* _EXCERPTED PASSAGE_:
○ ○ ○ ○ ○ ○ ○
The first easy part has to do what’s called radiative equilibrium, which may be expressed with a Firesign Theater reference to Teslacles’ Deviant to Fudd’s Law: “It goes in; it must come out.” In other words, the energy input to the Earth from the Sun must be re-radiated, otherwise the Earth would continue getting hotter without bound, and that would violate the Second Law of Thermodynamics.

In fact, the Earth, along with most other planets, radiates slightly more energy than it gets from the Sun, because the Earth has a natural, internal heat source, caused by radioactive decay. But that’s a small correction for the Earth (Jupiter’s excess heat is much greater, but Jupiter has more than just radioactive sources for its internal heat source).

Now the first thing that happens to light hitting a planet is that some of it gets reflected immediately. That’s called albedo, and it’s not a small effect. The albedo of the Earth is about 37%, which is pretty high compared to the other inner planets. Only Venus, at 65% is higher, whereas Mercury’s reflectivity is only 11%, the Moon’s is 12% and Mars’ 15%. These are averages, of course, although Venus is pretty uniform, because of the constant clouds.
○ ○ ○ ○ ○ ○ ○
* _SUPPLIED MATERIAL_:
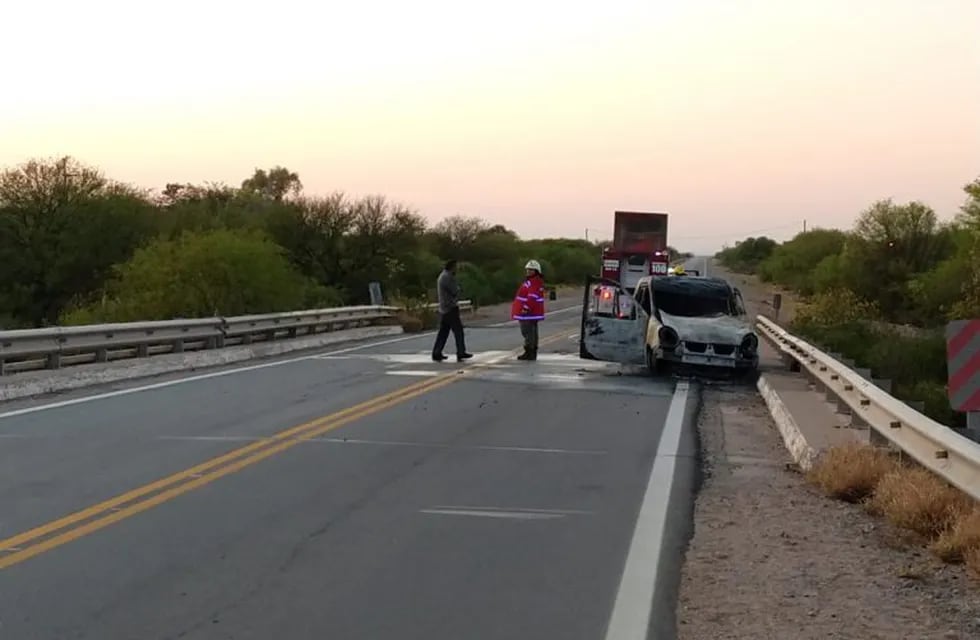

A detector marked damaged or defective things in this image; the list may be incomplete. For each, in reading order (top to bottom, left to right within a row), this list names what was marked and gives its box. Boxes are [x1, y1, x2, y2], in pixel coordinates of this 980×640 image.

burned vehicle [580, 274, 760, 376]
○ ○ ○ ○ ○ ○ ○
* _STATED TASK_: Repeat the passage on planetary energy balance word for word from "The first easy" to "Law of Thermodynamics.". Work only from the passage on planetary energy balance.

* _SOLUTION FOR THIS TASK_:
The first easy part has to do what’s called radiative equilibrium, which may be expressed with a Firesign Theater reference to Teslacles’ Deviant to Fudd’s Law: “It goes in; it must come out.” In other words, the energy input to the Earth from the Sun must be re-radiated, otherwise the Earth would continue getting hotter without bound, and that would violate the Second Law of Thermodynamics.